Dataset entries:
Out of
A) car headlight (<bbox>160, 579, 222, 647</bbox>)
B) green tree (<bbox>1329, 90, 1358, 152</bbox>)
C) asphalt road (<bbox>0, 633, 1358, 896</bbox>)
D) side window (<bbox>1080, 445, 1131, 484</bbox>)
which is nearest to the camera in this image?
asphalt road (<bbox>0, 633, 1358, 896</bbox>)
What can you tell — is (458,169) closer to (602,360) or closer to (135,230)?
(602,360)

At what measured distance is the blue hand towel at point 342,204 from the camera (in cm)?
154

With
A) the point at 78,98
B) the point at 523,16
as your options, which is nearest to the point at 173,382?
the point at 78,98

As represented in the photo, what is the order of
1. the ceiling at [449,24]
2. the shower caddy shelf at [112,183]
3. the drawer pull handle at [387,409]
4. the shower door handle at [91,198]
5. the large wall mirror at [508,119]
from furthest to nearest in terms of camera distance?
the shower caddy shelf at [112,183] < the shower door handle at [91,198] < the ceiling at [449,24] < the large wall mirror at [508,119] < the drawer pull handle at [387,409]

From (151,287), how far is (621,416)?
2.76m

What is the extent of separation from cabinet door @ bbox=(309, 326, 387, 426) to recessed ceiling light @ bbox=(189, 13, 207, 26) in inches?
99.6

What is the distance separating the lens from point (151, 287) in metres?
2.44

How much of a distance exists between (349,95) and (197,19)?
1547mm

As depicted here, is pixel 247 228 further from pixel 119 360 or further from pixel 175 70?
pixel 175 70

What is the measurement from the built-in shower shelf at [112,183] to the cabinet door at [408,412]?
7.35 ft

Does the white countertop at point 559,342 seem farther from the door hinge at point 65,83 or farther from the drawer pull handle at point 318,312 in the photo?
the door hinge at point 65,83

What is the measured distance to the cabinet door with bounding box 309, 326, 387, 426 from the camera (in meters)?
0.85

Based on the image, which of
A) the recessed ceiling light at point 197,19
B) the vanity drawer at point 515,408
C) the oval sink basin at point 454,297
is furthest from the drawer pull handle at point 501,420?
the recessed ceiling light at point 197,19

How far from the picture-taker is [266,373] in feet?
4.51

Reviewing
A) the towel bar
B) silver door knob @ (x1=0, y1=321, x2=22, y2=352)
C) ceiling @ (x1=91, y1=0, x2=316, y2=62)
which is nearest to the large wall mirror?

# WORK INSTRUCTIONS
Can you retype the items word for word, starting at the line that contains "Based on the image, which of" and ending at the last line of the items?

# ANSWER TO THE EXERCISE
Based on the image, which of
A) the recessed ceiling light at point 197,19
B) the vanity drawer at point 515,408
C) the oval sink basin at point 454,297
is furthest from the drawer pull handle at point 501,420?
the recessed ceiling light at point 197,19

How far from the picture-taker is [266,373] in feet?
4.51

Reviewing
A) the towel bar
B) silver door knob @ (x1=0, y1=321, x2=22, y2=352)
C) ceiling @ (x1=91, y1=0, x2=316, y2=62)
which is nearest to the large wall mirror?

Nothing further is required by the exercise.